▸ Assignment: Would you write out the lines below exactly, from the one containing "Everything Is Going To Be Okay Wall Tapestry" to the very last, but without the pictures?

[[ Material to process open ]]

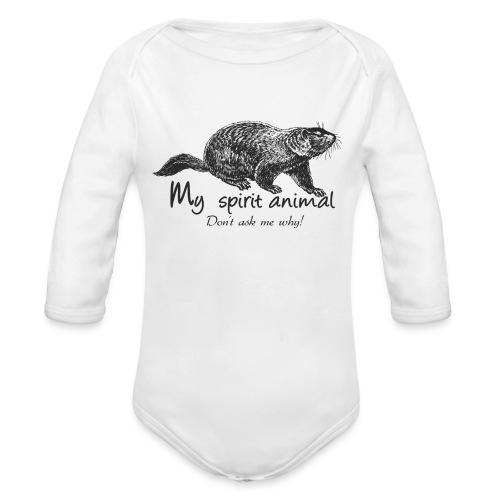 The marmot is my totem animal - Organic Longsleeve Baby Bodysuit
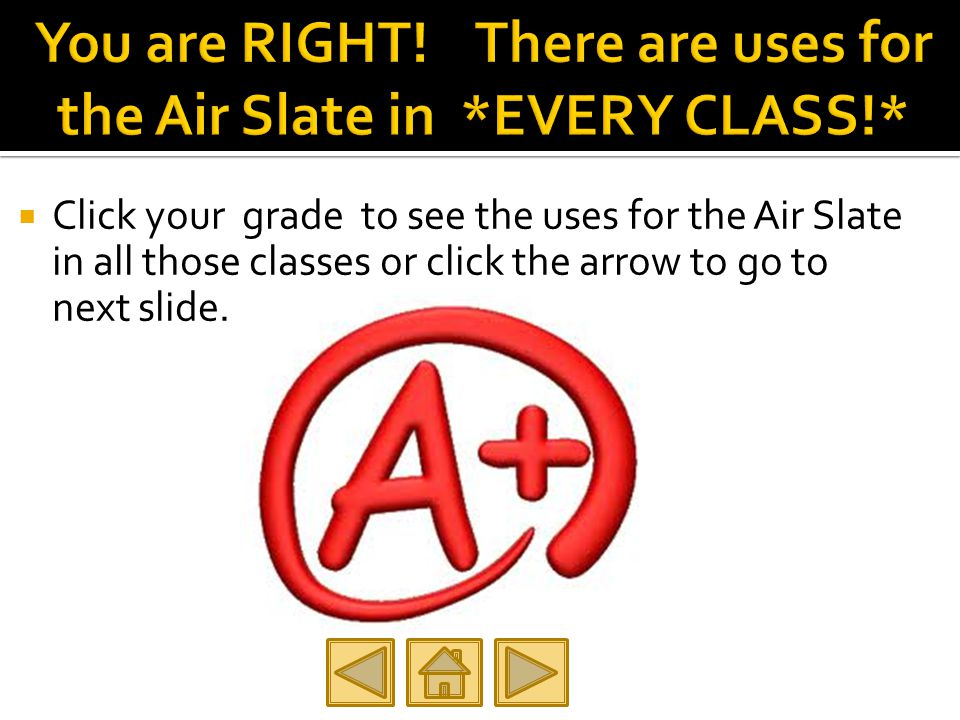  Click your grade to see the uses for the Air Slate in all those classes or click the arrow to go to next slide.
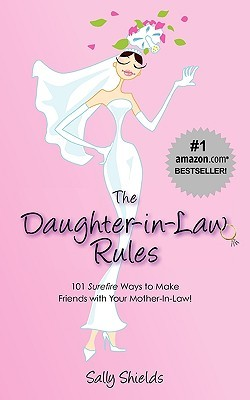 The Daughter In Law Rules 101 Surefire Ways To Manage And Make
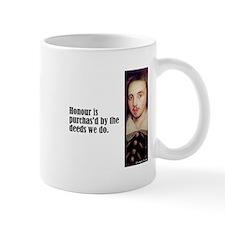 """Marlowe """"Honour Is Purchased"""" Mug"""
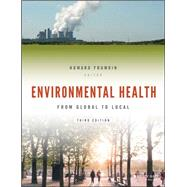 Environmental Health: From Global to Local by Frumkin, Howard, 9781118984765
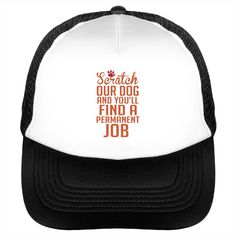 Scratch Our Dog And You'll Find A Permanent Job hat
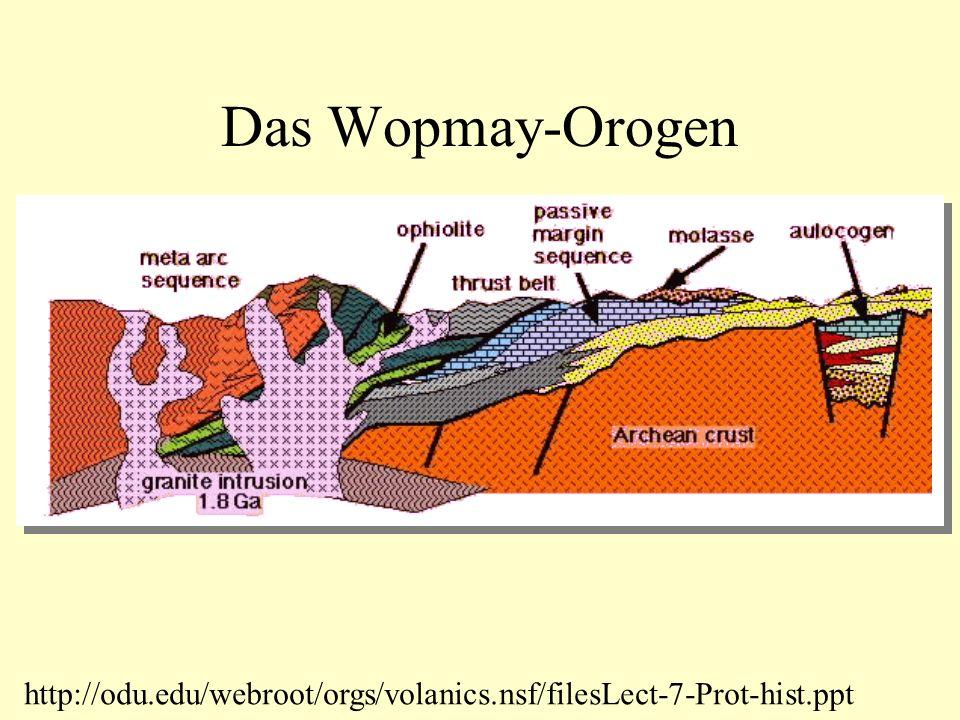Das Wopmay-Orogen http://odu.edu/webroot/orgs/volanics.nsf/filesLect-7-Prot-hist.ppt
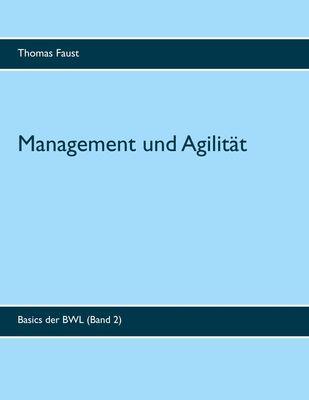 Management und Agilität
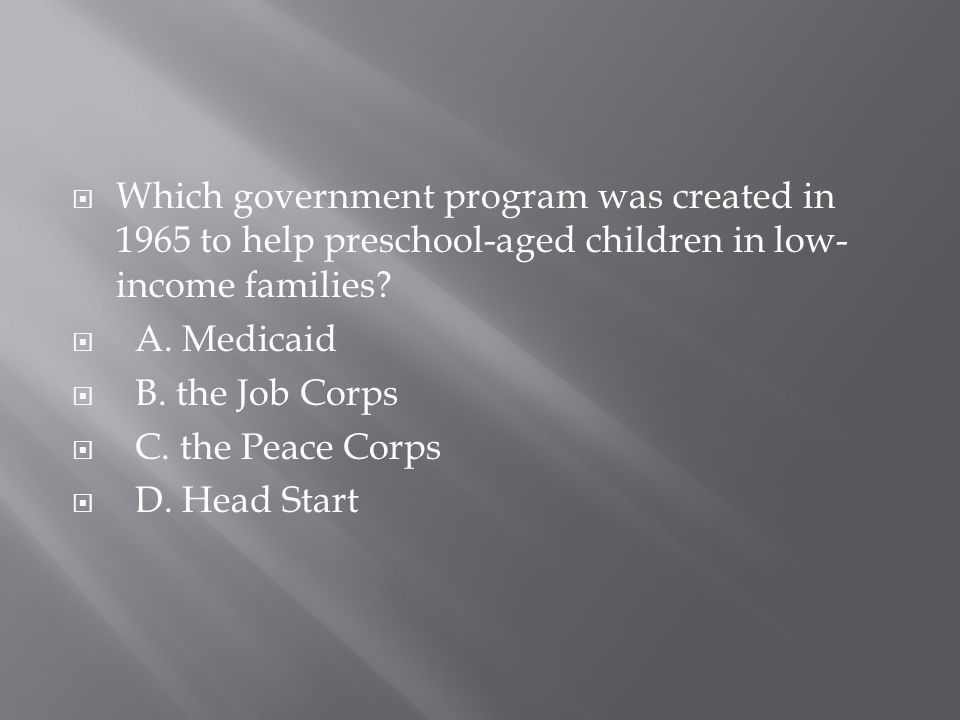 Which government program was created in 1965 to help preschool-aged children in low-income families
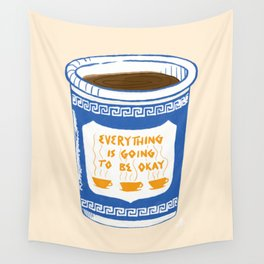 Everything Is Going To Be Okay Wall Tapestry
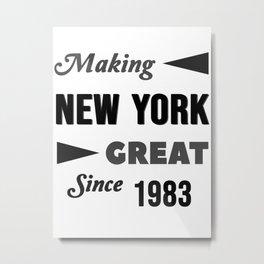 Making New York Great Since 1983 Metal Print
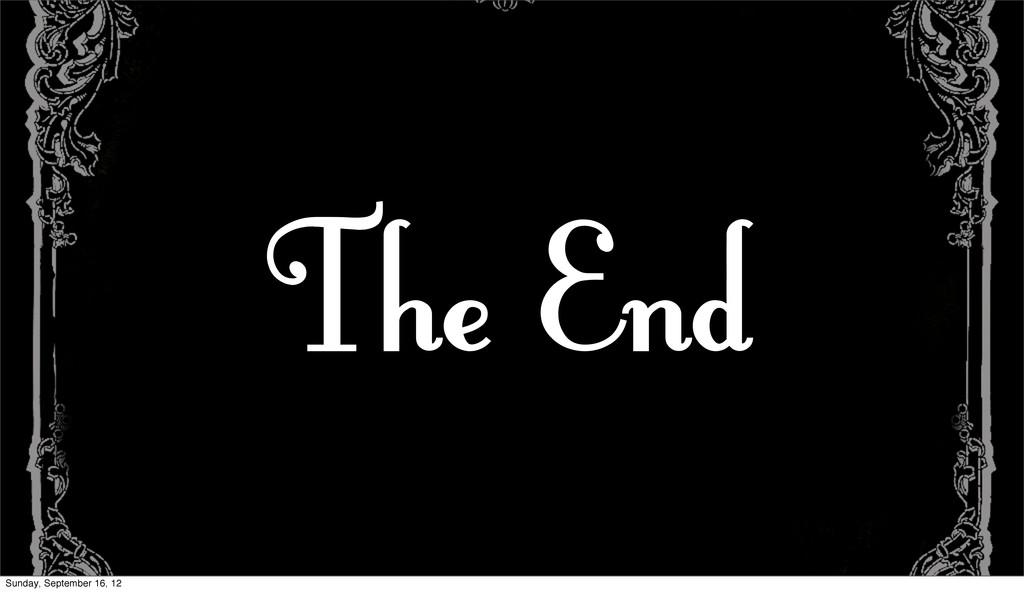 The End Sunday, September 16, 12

[[ Material to process closed ]]

▸ Answer to this problem:
 Everything Is Going To Be Okay Wall Tapestry
 Making New York Great Since 1983 Metal Print
 The End Sunday, September 16, 12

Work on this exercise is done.